The Vulva Gallery is a series of illustrations of all kinds of vulvas - celebrating the vulva in all it's diversity all over the world. The Vulva Gallery was initiated in 2016 by Hilde Atalanta, an Amsterdam based illustrator.
In the past decade there has been an enormous increase in labiaplasty surgeries. At the moment it’s the world’s fastest growing type of cosmetic surgery. In 2016, 45% more labiaplasty procedures were carried out than in 2015, according to data gathered by the International Society of Aesthetic Plastic Surgery (ISAPS). Last summer the BBC published an article about young girls seeking for labiaplasty surgery online: “Leading adolescent gynaecologist Dr Naomi Crouch told the BBC girls as young as nine were seeking the cosmetic procedure because they were distressed by the appearance of their vulva. More than 200 girls under 18 had labiaplasty on the NHS (National Health Service) in 2015-16 – more than 150 of whom were under 15, according to the broadcaster.” (source: independent.co.uk)
Labiaplasty is cosmetic surgery to partly or entirely alter the size of the labia minora, the inner folds of the vulva. The performed labiaplasties are often not medically indicated, and are merely done because of cosmetical purposes (Goodman, 2009). Many individuals who undergo this procedure are unhappy with the way their labia look, especially their labia minora (inner labia). They think their labia minora are too large, and therefore they perceive them as ugly and disturbing. Their ‘genital self-image’ is on average more negative than that of other women (Veale, Eshkevari, Ellison, Costa et al., 2013). Especially private clinics make a lot of money with these procedures (Pauls, 2007).

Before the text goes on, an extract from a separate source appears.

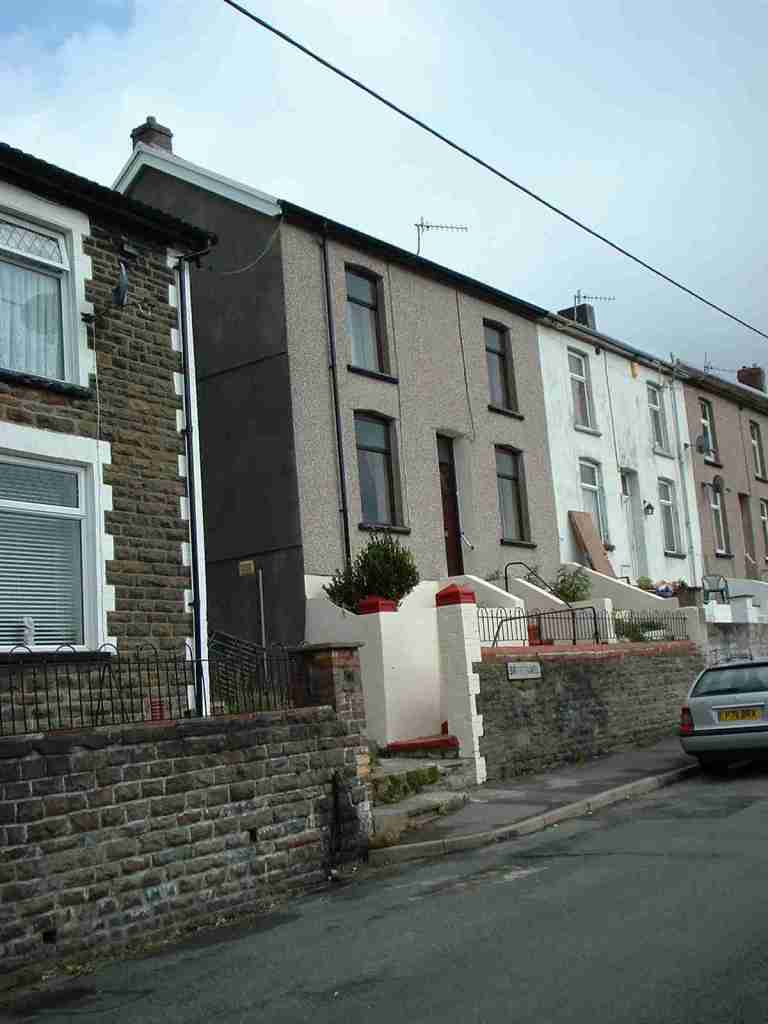 2 bedroom terraced house to rent bryntawel terrace for The terrace land and house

Hilde: "In my opinion, labiaplasty because of cosmetical reasons isn’t a good development. No vulva-owning individual should have to undergo this just because they want their vulva to look like the ones they see on the internet (for example in porn), or like what they think other people expect them to look. I find it very difficult to see how far many individuals go to reach the ‘perfect’ looks. Of course, plastic surgery is something that we’ve seen growing in the past decades. But to have a surgeon cut away such a delicate part of your body - a part that is so sensitive, that gives you sexual pleasure, a natural part of yourself - just to look ‘pretty’; it’s hard for me to grasp that this is happening so often. Not that I don’t understand why it happens; like so many teenagers growing up, I’ve also been insecure about my own body - but still, it makes me really sad to see that the pressure so many individuals feel from the outside world is so big that they feel they need to undergo surgery.
One way to change the way individuals experience their bodies is to educate them, and others, about natural variety. Showing them that there are so many different body types, in many shapes, sizes, and colours. And also including people of all kinds of genders in the gallery - because having a vulva doesn't define your gender.

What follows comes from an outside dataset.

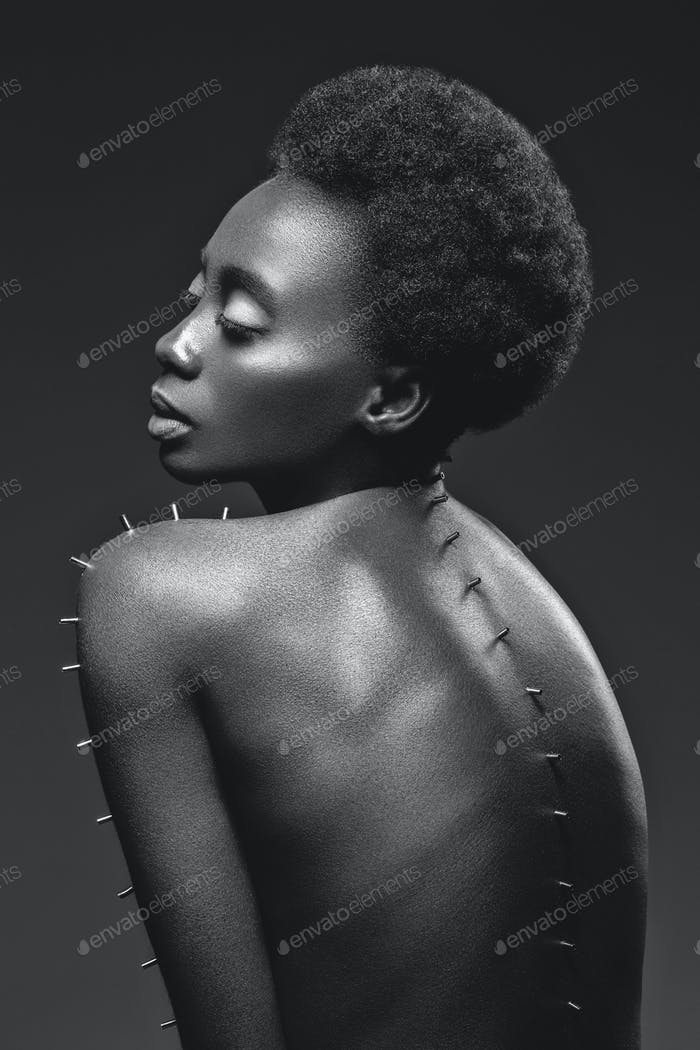 Hermosa chica negra con alfileres de Metal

I aim for The Vulva Gallery to contribute in changing the way people view vulvas, by showing them that all vulvas are perfect just the way they are. Because diversity is beautiful.
The reason for using the word 'vulva' instead of 'vagina', is that the vagina is only the internal part of the female genitals. The vulva consists of the external part of the genital organs: the mons pubis, the labia majora and labia minora, the clitoris and the clitoral hood, the bulb of vestibule, the vulval vestibule, urinary meatus, greater and lesser vestibular glands, the vaginal opening, the pudendal cleft, sebaceous glands, the urogenital triangle (anterior part of the perineum), and pubic hair. We shouldn't reduce the vulva just to it's birth canal, when there's so much more to it than that!"